__What you need to do__:
1. In the forum thread on breeding plecos, what kind of cave does brandon O suggest putting in the tank for a male and female bristlenose to lay in?
2. Select each line of the records that contains the word "image".

__Given text__:
-- Start --

# plecos



## brandon O (Oct 23, 2010)

i know these aren't cichlids i just felt like sharing.
these are my common bristlenose.
male








female








there first babies


----------



## brinkles (Jan 30, 2011)

How do you breed plecos?


----------



## monisaab (Jan 12, 2011)

brinkles said:


> How do you breed plecos?


+1...


----------



## brandon O (Oct 23, 2010)

if you get a male and female bristlenose put them in a tank together and put in a tube shaped cave for them to lay in and give cucumber and other things for them to eat hopefully they will breed.


----------



## allierw (Apr 20, 2006)

Bristlenose plecos are easy to breed...and once they get started, they breed like rabbits! I would start with 1 male and 1-2 females and have lots of caves...frequent water changes to induce spawning also helps.


----------



## Chunkanese (Feb 4, 2011)

hah! cute.


----------



## toddnbecka (Oct 23, 2004)

You must have scattered the fry, they normally stay with the father until the yolk sacs are absorbed.
I have multiple brown BN breeders that also produce albino and calico fry. I've been dropping the brown fry into tanks with cichlids, already have too many of those.


----------



## brandon O (Oct 23, 2010)

no i think the male kicked them out when they were still eggs


----------



## si fu sblano (May 26, 2011)

how do you know how to sex them


----------



## allierw (Apr 20, 2006)

For bristlenose varieties, males have bristles, females don't.


----------



## brandon O (Oct 23, 2010)

usually the males have lots of big bristles on his nose and the female has none or a few small ones


----------



## si fu sblano (May 26, 2011)

thank you


----------



## sickwithcichlids (Jun 10, 2011)

Another way to tell which is male(when still young w no bristles) is to look at his head shape. The males head tends to be slightly longer and flatter while the females is shorter and rounder. I have also noticed males tent to have a sort of army camo with light and dark contrast. Females are more blended in color.


----------

-- End --

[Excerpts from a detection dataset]
-- Start --

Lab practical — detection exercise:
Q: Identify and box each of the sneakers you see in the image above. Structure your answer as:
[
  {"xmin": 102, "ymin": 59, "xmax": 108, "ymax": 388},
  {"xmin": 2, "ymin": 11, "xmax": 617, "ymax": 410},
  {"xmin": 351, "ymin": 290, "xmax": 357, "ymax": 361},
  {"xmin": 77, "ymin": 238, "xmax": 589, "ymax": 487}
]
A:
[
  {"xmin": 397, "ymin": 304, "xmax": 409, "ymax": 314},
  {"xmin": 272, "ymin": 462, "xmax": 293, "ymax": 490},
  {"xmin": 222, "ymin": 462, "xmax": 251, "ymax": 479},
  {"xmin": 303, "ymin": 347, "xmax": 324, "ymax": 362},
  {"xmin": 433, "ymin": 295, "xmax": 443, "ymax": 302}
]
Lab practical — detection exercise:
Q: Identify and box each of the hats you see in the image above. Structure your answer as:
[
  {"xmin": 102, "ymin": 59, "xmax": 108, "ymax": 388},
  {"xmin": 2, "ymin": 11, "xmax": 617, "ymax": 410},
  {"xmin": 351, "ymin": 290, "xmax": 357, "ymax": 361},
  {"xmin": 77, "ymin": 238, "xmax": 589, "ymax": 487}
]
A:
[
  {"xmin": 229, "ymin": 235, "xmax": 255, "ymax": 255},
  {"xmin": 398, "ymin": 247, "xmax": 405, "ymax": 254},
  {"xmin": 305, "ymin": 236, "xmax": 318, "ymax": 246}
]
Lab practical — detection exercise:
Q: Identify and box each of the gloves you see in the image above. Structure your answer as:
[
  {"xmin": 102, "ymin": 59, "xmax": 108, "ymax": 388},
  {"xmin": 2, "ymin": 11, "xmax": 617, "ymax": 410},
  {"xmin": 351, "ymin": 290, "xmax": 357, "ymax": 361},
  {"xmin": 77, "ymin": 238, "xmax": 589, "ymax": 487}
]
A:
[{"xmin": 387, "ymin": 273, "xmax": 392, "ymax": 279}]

-- End --

__Answers given__:
1. A tube-shaped cave.

2.
Q: Identify and box each of the sneakers you see in the image above. Structure your answer as:
Q: Identify and box each of the hats you see in the image above. Structure your answer as:
Q: Identify and box each of the gloves you see in the image above. Structure your answer as:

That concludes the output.